*** STUDY TEXT ***

20 Sep 2017

Community cafe at risk with building sale

8:38 pm on 20 September 2017

Volunteers who run a cafe in one of New Plymouth's poorest neighbourhoods fear it might close down if a buyer sensitive to their cause cannot be found.

Community Action Worker Ruth Pfister says volunteers staff the cafe and run its garden out the back.

Community Action Worker Ruth Pfister says volunteers staff the cafe and run its garden out the back. Photo: RNZ / Robin Martin

The Marfell Community Cafe's lease expires next month and the building's owner has put it on the market.

The Together Grow Better Communities Trust set up the cafe three years ago to give the neighbourhood a focal point and train locals in hospitality and catering skills.

Community Action Worker Ruth Pfister said the cafe was filling an important role in the area.

"There is no community centre in Marfell, so this is a place where people can hang out, where people can come in and informally learn a little about food handling, food preparation, storage and just showing up for work really."

Ms Pfister said the building's sale had been unsettling.

"At the moment we know we're safely here until the end of October and we're hoping it's not going to be sold to someone who wants to turn it into something more of a private venture.

"This is a community hub. We would very much like to think it could continue that way."

Lorna Fawkner is a volunteer who trains the others in how to bake.

*** End of STUDY TEXT ***
*** INFORMATION SHOWN ***

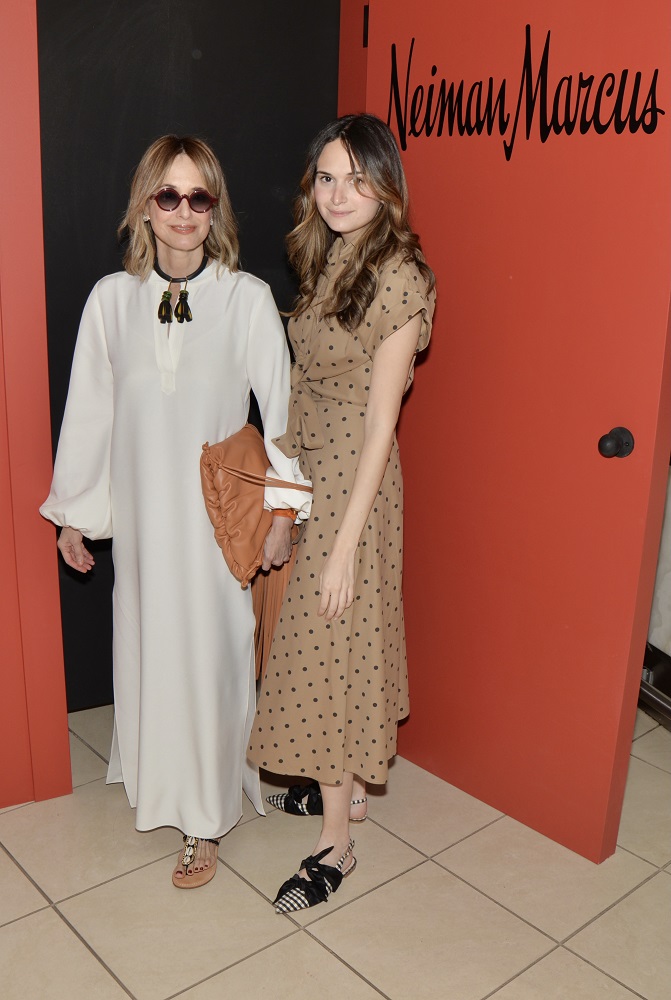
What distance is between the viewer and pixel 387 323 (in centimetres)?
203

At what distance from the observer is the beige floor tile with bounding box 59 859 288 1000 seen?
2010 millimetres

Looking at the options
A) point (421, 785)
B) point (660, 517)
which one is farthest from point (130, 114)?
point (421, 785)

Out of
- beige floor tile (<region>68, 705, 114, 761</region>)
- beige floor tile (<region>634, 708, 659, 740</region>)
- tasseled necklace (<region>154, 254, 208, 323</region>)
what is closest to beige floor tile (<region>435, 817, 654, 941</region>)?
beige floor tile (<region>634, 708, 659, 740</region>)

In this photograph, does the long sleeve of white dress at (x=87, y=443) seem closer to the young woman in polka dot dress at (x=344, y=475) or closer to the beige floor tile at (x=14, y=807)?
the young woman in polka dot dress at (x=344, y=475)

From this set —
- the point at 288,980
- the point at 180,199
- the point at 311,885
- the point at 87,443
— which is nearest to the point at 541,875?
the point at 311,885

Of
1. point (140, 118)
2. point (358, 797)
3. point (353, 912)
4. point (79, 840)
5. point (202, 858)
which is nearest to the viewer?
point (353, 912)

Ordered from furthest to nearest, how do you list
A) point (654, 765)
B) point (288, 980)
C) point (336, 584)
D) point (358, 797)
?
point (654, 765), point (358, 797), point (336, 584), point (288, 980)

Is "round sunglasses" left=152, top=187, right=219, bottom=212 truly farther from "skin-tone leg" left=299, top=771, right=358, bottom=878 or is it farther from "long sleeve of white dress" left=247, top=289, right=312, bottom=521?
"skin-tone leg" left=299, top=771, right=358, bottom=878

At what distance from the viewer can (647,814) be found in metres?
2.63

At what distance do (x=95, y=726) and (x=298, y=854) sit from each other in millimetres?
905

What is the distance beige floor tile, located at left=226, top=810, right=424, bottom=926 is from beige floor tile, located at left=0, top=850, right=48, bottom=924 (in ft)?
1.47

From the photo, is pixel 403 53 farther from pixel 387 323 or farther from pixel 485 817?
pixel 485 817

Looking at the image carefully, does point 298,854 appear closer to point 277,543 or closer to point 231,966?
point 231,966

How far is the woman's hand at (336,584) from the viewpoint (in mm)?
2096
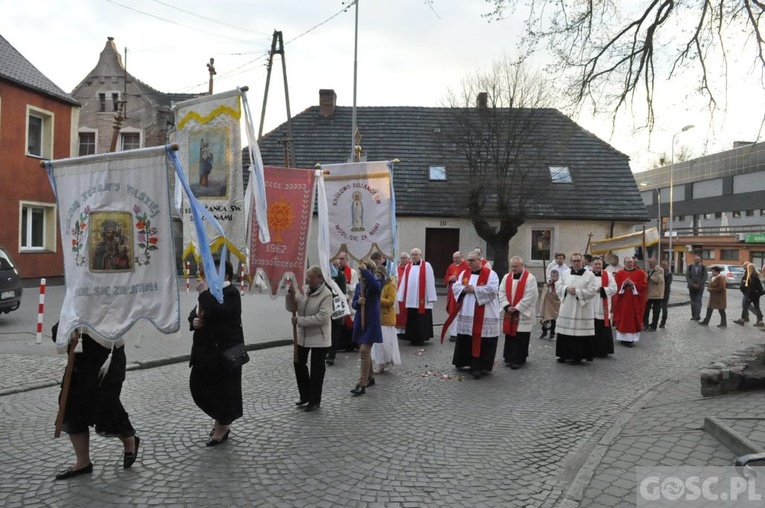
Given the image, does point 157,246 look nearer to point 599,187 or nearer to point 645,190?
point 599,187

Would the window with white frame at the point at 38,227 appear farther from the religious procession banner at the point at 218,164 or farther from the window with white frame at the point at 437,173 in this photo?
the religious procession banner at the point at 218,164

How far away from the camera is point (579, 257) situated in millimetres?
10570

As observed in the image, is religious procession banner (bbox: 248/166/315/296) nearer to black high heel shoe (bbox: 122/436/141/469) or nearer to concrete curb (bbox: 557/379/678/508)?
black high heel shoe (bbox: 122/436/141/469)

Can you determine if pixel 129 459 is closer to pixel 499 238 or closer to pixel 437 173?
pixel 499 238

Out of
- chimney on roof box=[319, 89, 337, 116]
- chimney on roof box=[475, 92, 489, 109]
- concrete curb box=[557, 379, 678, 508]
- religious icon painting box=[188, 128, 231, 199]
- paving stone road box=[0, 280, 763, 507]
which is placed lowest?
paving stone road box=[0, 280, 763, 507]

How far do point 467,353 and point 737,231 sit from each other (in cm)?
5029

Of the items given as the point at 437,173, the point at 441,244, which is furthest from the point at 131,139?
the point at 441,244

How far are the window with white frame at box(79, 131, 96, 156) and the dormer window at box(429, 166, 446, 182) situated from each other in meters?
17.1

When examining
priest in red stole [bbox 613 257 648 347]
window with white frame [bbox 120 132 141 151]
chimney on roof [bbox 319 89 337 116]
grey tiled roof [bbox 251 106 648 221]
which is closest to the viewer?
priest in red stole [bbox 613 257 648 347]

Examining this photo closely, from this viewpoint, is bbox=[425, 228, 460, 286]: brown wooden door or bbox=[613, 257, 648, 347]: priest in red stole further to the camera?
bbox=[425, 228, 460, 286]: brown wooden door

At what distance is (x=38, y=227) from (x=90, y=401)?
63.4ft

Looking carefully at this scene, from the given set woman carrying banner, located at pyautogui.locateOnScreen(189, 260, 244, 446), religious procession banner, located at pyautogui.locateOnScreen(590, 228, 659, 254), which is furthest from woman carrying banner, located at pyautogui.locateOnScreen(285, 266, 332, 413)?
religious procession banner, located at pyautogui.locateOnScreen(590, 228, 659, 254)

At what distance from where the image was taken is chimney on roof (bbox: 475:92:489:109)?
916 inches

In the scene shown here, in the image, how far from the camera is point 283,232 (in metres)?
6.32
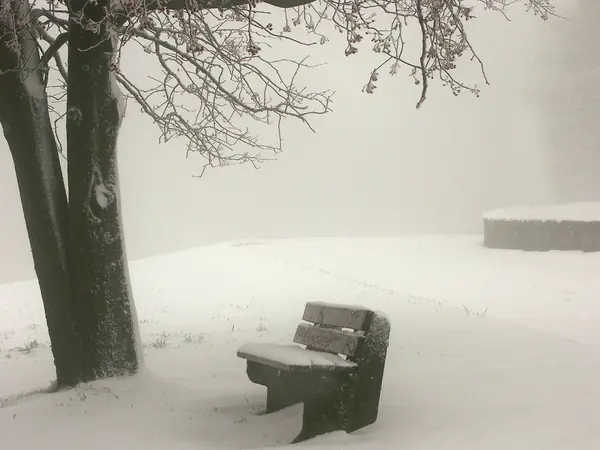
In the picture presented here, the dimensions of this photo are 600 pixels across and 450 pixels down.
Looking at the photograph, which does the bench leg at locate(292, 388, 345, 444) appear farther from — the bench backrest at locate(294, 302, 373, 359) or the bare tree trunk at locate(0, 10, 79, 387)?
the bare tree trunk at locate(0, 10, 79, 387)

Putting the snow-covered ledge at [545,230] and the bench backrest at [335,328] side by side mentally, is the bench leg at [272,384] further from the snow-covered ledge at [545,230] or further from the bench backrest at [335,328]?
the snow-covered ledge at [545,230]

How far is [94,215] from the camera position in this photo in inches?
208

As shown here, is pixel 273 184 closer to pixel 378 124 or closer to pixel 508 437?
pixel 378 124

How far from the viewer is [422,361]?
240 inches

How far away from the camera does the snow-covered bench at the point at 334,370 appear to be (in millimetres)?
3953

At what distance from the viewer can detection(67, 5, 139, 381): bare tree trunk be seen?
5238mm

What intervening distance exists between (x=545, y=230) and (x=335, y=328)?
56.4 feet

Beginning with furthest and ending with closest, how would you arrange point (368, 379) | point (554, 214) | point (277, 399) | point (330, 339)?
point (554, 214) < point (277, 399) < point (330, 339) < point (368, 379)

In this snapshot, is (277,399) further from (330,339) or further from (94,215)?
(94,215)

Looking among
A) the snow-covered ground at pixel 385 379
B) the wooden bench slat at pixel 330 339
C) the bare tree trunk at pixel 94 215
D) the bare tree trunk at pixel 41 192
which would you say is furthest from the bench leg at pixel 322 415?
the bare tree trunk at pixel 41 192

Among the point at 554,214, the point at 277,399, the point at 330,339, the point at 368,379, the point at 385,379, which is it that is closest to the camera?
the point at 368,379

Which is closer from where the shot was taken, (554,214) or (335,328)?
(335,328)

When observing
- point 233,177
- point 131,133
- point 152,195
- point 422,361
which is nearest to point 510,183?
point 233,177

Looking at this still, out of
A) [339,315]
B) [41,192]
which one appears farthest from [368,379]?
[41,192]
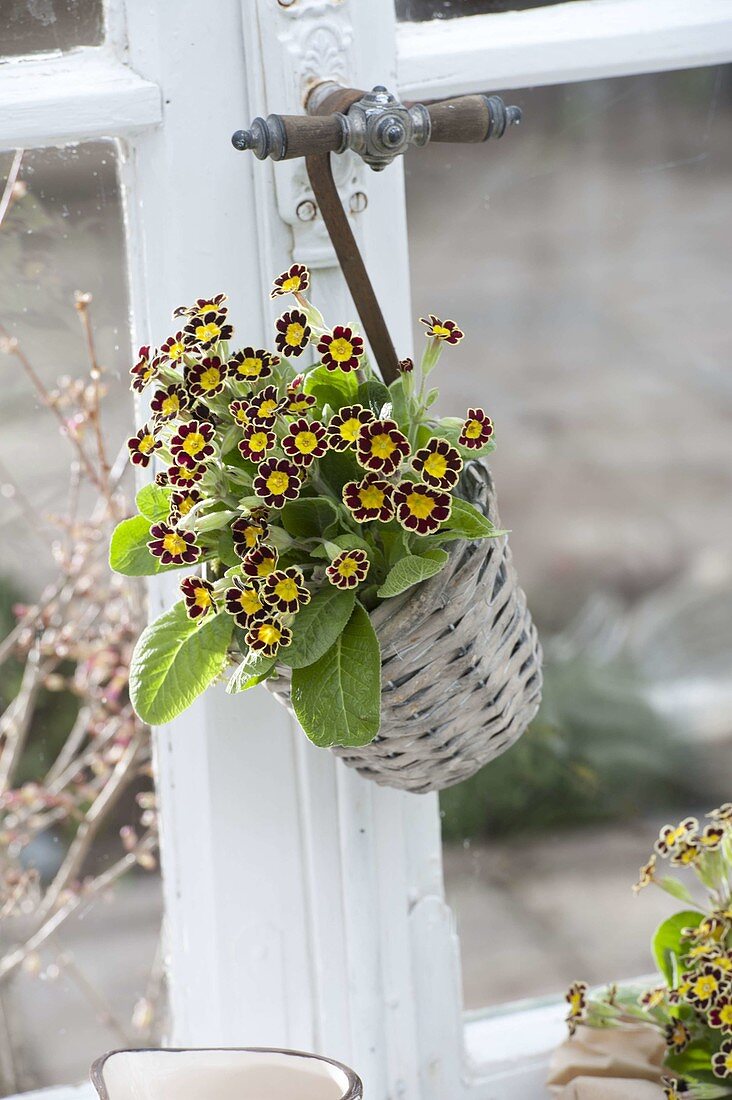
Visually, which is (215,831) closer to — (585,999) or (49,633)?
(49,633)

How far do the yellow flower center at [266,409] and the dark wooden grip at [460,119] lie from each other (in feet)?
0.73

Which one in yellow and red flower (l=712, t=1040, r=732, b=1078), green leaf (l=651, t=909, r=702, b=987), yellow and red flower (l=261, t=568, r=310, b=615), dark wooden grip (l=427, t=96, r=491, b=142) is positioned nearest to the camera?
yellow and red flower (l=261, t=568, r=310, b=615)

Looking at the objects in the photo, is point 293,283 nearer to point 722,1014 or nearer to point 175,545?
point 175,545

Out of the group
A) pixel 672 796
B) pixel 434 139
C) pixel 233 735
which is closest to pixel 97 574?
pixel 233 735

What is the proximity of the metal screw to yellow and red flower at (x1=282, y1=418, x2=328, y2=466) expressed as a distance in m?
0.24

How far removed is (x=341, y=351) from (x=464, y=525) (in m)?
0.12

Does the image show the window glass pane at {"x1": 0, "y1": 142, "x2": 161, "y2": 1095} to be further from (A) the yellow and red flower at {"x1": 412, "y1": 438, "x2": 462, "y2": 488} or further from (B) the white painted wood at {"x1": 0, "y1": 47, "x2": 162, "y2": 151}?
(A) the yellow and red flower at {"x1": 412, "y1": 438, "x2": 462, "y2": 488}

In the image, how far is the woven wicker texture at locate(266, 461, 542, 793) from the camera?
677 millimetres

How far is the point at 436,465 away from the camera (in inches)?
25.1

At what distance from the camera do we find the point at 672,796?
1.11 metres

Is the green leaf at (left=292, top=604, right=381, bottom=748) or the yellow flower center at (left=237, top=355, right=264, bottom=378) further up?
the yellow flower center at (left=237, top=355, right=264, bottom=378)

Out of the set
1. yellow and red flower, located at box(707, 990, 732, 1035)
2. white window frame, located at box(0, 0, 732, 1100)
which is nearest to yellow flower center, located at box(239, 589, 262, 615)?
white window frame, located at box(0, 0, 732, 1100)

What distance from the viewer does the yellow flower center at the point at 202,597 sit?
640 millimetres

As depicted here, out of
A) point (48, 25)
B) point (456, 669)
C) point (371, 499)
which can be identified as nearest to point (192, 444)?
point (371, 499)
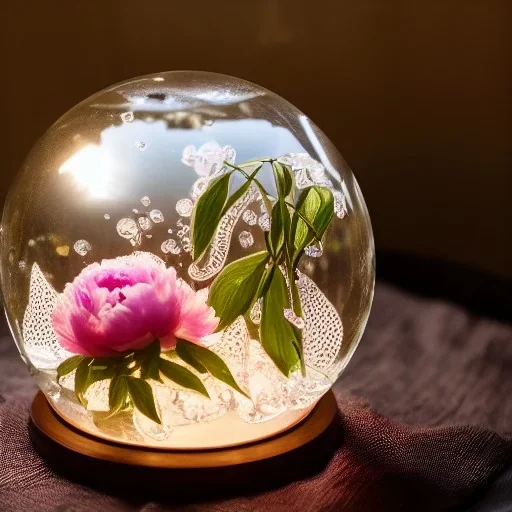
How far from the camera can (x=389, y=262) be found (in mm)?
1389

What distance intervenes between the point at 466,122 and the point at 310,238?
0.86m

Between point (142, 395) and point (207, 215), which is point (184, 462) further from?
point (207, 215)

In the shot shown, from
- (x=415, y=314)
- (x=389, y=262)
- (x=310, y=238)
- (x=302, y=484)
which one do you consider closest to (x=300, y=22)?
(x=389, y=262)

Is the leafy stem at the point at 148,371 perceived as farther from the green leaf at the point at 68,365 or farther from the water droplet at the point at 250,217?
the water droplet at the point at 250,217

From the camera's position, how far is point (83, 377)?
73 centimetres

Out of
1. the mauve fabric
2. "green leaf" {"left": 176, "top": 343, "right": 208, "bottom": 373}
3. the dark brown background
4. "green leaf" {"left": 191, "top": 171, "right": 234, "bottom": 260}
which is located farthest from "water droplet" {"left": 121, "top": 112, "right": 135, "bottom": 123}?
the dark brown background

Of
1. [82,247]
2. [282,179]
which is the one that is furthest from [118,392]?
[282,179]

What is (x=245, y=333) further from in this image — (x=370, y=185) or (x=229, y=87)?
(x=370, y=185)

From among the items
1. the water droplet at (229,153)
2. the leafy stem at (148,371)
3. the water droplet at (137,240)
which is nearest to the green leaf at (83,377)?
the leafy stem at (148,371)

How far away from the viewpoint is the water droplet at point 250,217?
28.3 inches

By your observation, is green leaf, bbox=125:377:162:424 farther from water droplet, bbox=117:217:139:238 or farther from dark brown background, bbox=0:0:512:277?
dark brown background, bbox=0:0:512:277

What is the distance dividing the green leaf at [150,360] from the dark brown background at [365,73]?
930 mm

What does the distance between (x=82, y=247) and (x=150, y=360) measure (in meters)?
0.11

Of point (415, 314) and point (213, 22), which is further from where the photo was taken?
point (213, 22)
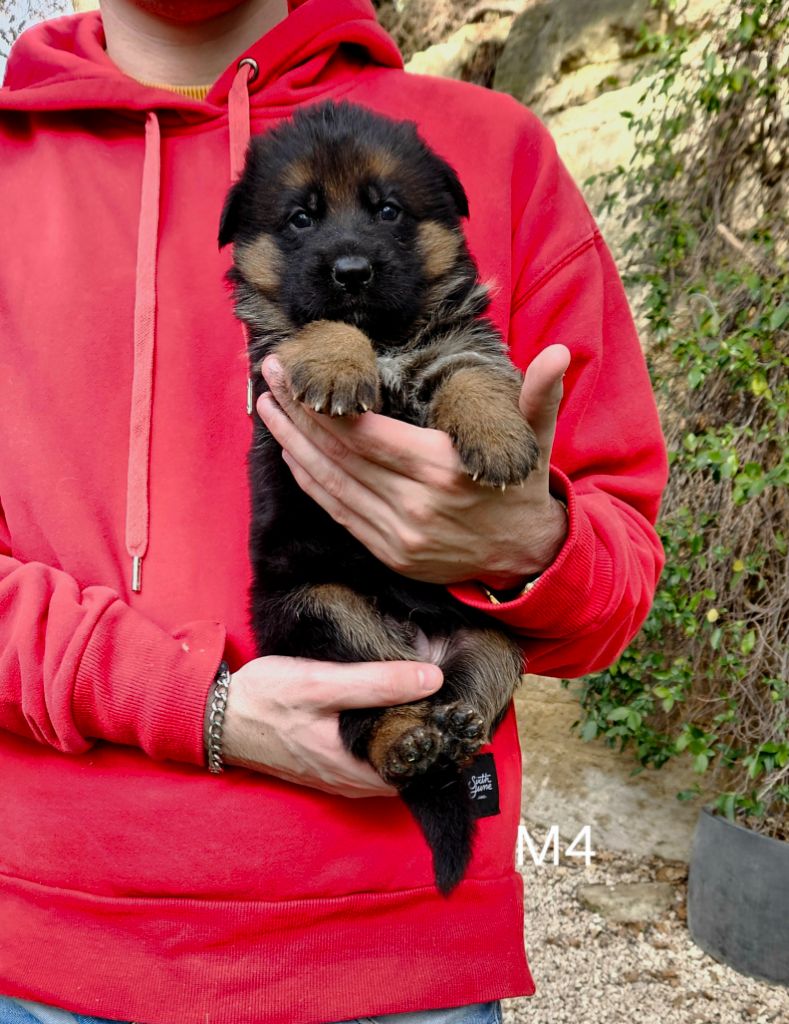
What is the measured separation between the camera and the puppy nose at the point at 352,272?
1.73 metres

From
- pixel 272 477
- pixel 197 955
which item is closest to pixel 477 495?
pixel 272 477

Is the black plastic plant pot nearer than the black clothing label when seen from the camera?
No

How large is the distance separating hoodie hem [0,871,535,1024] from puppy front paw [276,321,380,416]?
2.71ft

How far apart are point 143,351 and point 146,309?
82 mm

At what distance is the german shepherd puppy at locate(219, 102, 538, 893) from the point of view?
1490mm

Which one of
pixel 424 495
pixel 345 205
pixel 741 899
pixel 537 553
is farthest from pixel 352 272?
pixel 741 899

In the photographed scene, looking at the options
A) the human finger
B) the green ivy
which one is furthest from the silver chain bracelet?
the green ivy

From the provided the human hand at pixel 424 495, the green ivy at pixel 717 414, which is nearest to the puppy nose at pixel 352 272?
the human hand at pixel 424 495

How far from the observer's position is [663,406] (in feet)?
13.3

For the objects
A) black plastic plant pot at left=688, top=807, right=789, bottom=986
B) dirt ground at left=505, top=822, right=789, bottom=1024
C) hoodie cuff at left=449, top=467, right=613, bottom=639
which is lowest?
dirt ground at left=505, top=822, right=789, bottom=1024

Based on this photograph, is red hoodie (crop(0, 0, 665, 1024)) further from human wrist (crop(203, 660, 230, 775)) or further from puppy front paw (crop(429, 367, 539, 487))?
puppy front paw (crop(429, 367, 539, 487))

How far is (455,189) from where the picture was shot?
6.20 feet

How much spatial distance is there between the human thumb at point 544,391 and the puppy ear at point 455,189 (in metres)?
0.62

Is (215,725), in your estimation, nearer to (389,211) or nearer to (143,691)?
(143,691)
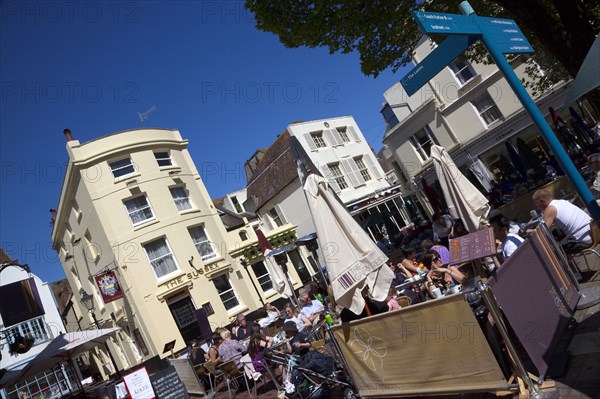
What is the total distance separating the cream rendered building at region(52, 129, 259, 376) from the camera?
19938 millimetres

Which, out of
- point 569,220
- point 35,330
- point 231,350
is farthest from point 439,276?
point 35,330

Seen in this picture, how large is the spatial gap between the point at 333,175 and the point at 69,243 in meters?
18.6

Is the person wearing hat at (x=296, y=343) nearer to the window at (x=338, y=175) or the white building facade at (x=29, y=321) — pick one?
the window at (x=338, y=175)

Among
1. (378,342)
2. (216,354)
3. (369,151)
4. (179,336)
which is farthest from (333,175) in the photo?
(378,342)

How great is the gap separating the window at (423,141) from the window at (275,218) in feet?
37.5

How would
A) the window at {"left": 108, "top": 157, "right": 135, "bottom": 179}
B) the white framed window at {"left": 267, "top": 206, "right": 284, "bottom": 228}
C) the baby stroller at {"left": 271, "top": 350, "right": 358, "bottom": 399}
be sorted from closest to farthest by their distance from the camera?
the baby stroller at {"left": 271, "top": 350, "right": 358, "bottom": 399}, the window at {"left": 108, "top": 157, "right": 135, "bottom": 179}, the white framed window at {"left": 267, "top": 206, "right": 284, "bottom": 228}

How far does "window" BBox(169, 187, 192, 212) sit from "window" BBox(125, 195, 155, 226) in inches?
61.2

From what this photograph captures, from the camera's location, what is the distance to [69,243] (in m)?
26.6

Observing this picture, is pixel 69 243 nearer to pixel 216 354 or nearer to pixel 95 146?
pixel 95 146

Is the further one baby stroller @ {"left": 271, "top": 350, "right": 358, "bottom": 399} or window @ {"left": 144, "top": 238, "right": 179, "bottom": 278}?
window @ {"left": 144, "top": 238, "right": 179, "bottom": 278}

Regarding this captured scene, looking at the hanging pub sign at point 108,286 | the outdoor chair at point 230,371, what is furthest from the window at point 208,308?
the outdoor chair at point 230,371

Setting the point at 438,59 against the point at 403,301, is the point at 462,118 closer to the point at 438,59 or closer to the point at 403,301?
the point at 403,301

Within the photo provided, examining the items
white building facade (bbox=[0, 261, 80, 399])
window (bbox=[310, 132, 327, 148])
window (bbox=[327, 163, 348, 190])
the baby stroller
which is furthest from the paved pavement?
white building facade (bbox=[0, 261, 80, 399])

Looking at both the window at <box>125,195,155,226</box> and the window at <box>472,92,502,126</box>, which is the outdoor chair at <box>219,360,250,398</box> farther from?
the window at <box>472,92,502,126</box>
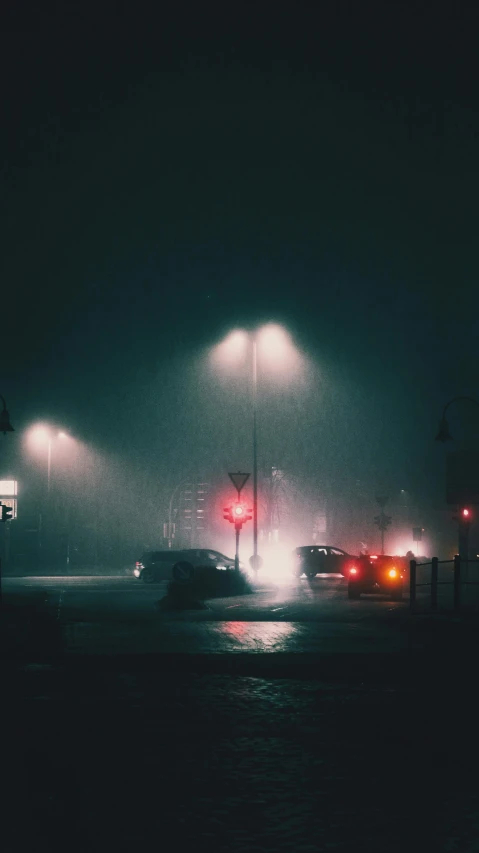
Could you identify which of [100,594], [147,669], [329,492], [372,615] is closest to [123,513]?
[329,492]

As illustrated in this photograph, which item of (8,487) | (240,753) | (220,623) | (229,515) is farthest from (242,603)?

*** End of INFORMATION SHOWN ***

ACTIVITY A
According to the article on the Marfell Community Cafe, which organization set up the cafe?
ACTIVITY B
In the article on the Marfell Community Cafe, what does Ruth Pfister say people can informally learn about at the cafe? List every item.

PROBLEM SOLUTION A
The Together Grow Better Communities Trust

PROBLEM SOLUTION B
- Food handling
- Food preparation
- Storage
- Showing up for work